**Extract to read**
[Start of Attachment]

The CC is a prominent band of compact white matter composed of transversely oriented nerve fibers by which every part of one hemisphere is connected with corresponding part of the other hemisphere. It comprises four parts: (1) the reflected anterior portion, or the rostrum; (2) the genu, or the anterior bulbar end; (3) the splenium, or the posterior rounded end; (4) the body, which lies between the genu and the splenium. The anterior half of human CC (genu, rostrum, body) contains fibers interconnecting frontal association cortical areas and the isthmus mostly contains primary motor, somatosensory and auditory fibers. In the splenium, primary visual, association temporooccipital and parietal commissural fibers are mixed, forming a single segment with the hippocampal commissure through which parahippocampal fibers cross. Large diameter fibers are densest in the isthmus and the posterior splenium, whereas small fibers are more numerous in the genu and anterior splenuim. The MR imaging characteristics of CC are similar to those of white matter: high signal intensity on T1 weighted images and low signal intensity relative to gray matter on both T2 weighted and proton density-weighted images. Measurement in the mid-sagital plane has been subject to extensive investigations. Normal MR imaging features of CC were reported by Okamoto et al. They showed focal thinning is seen superiorly at the junction of body and splenium in 25% of healthy individuals and considered to be a normal variation. On axial sections parallel to canthomeatal line at the high ventricular level, the body of CC is sectioned longitudinally, displaying a broad band of white matter bordered by the upper outer corners of lateral ventricles.
The function of the CC has been investigated for centuries, suggesting it’s correlation with intelligence. The earliest studies during the 16th century believed it to be the “seat of the soul”. It took until the 18th century for Franz Joseph Gall and Johann Spurzheim, dissecting alcohol fixed brains, to describe bundles of axons passing through the callosal white matter and connecting the 2 hemisphere. It’s known functions include: (1) inter-hemispheric exchange of information; (2) facilitation of some cortical activities; (3) inhibition of some cortical functions and integration of inputs reaching one or both hemispheres.
One of the latest contributions in assessment of physiology and function of the CC in different analytical studies is functional MRI.[18-20]
CC in multiple sclerosis
MS is the most common autoimmune disease of the CNS and it’s characterized by inflammation, demyelination and degenerative changes. The CC is one of the common sites of brain involved in MS patients. In MS, we can observe characteristic macroscopic changes in conventional MRI, including: (1) CC atrophy; (2) MS plaques; (3) signal changes within callososeptal interface. MS plaques mostly occur in the body of the CC, as suggested by some studies.[21-25] Diffuse atrophy of the CC is believed to be a part of general cerebral atrophy in long standing cases or it can be caused by wallerian degeneration and loss of axons within the CC. According to the study by Chen et al., MRI findings can have a big role in discrimination between MS and other demyelinating disorders, in particular MS and Neuromyelitis optica. In this study in which sagittal T2 flair images with 2 mm thickness were obtained from 23 patients with neuromyelitis optica (NMO), 42 patients with MS and 27 controls, results showed that subcallosal dash-dot sign was much more common in opticospinal MS patients than NMO. Contrary to the subcallosal dash-dot sign, subcallosal striations had no meaningful difference between MS and other two groups. According to some studies, MS lesions of CC found to be small, at the lower border of CC next to the septum pellucidum and crossed the midline asymmetrically. On the other hand, ADEM causes individually large, asymmetric lesions and involvements in marchiafava bignami disease were large, often symmetrically in the midline of the splenium and did not reach the edge of the CC.[5,27] Central CC volume along with medulla oblongata volume can help discriminate between different subtypes of MS. Various subtypes of MS affect different neuroanatomical regions of the CC differently. Most of the patients with secondary progressive MS had central CC with the volume of less than 55 mm, while patients with primary progressive MS had more CC volume centrally.

[End of Attachment]

**Required actions**
**A.** Answer these questions from the passage about the CC:
(i) How many parts does the CC comprise?
(ii) In which century did the earliest studies believe the CC to be the "seat of the soul"?
(iii) How many patients with MS were included in the study by Chen et al.?
**B.** Print the portion of the passage about the CC starting at "The function of" and ending at "or both hemispheres.".
The listing has no connection to the passage about the CC.

Collected data
[Start of Attachment]

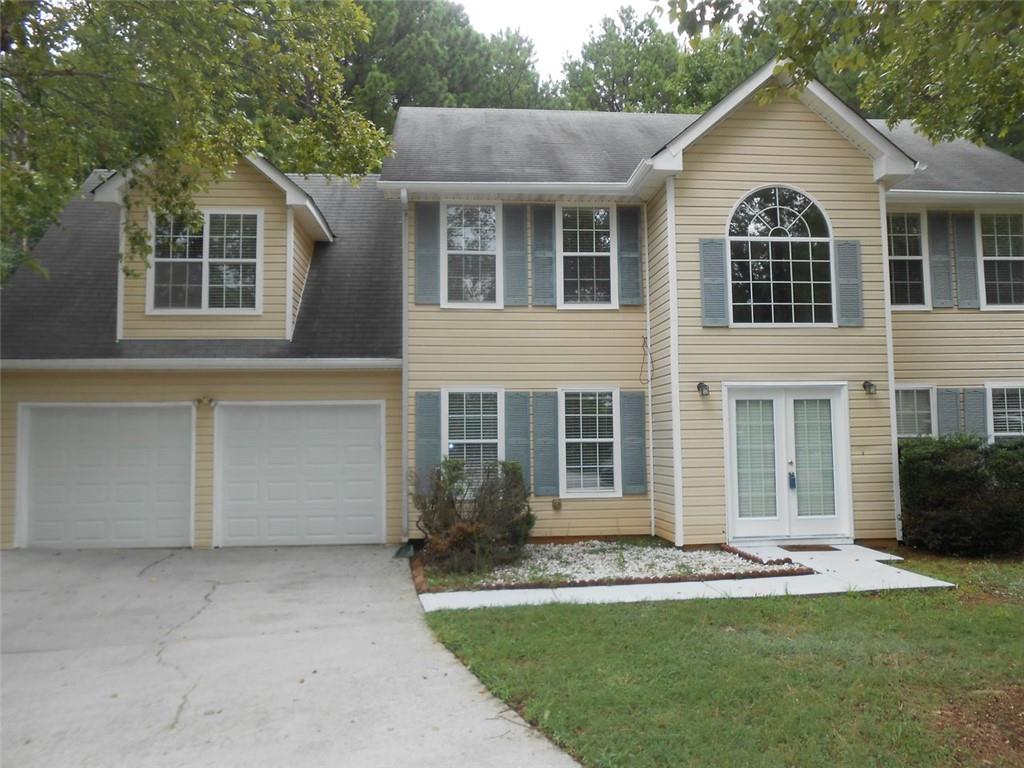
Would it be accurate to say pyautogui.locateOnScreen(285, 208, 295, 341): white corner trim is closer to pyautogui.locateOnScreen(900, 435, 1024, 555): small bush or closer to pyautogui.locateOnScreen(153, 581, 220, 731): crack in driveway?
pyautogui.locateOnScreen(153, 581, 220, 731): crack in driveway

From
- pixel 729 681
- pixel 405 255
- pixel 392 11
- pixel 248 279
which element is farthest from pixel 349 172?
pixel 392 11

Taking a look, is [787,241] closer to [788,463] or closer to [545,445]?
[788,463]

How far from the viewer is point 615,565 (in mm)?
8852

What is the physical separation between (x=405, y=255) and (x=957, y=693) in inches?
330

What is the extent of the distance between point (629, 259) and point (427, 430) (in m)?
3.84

[End of Attachment]
[Start of Attachment]

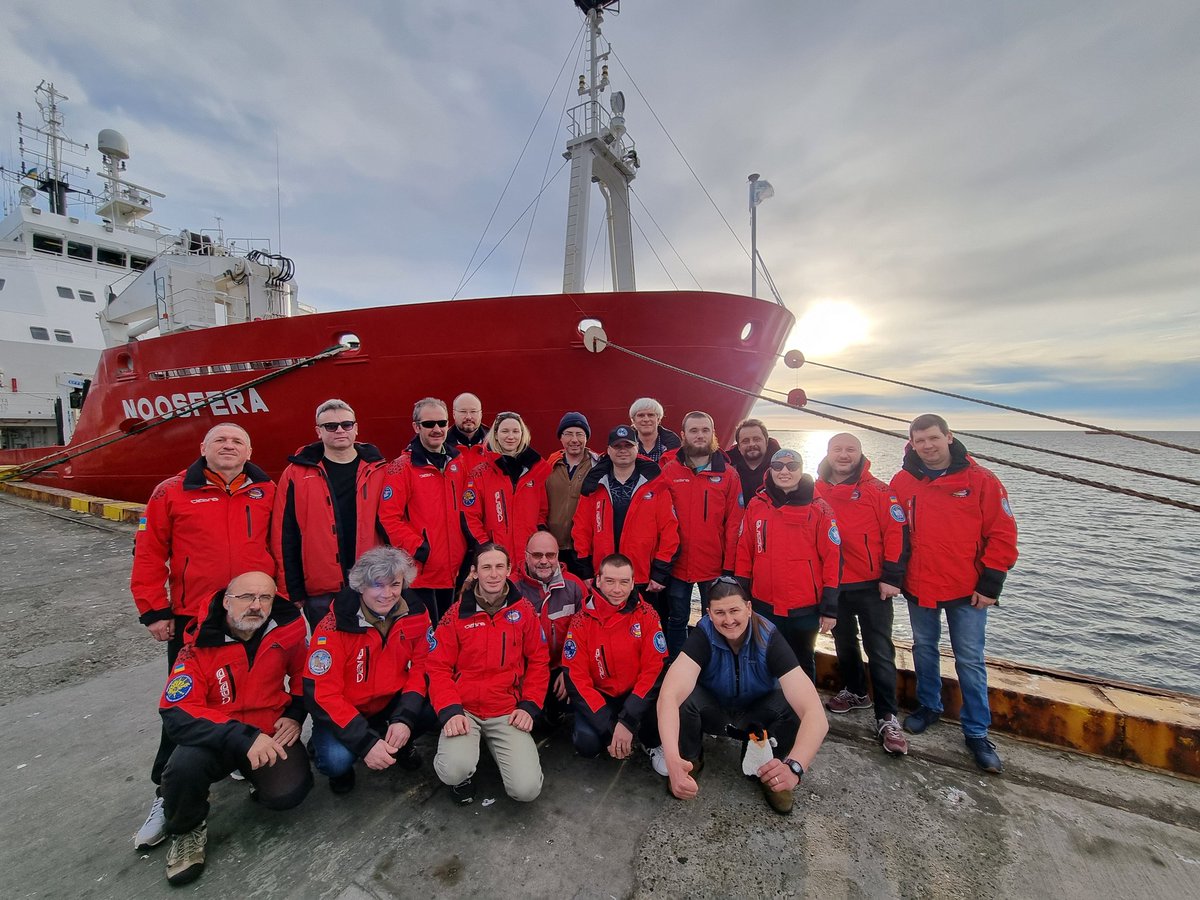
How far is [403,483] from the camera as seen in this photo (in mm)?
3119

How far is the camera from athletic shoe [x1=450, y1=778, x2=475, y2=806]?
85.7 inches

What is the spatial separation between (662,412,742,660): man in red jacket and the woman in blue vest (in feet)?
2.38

[End of Attachment]

**Per-task answers**
**A.**
(i) Four.
(ii) The 16th century.
(iii) 42.

**B.**
The function of the CC has been investigated for centuries, suggesting it’s correlation with intelligence. The earliest studies during the 16th century believed it to be the “seat of the soul”. It took until the 18th century for Franz Joseph Gall and Johann Spurzheim, dissecting alcohol fixed brains, to describe bundles of axons passing through the callosal white matter and connecting the 2 hemisphere. It’s known functions include: (1) inter-hemispheric exchange of information; (2) facilitation of some cortical activities; (3) inhibition of some cortical functions and integration of inputs reaching one or both hemispheres.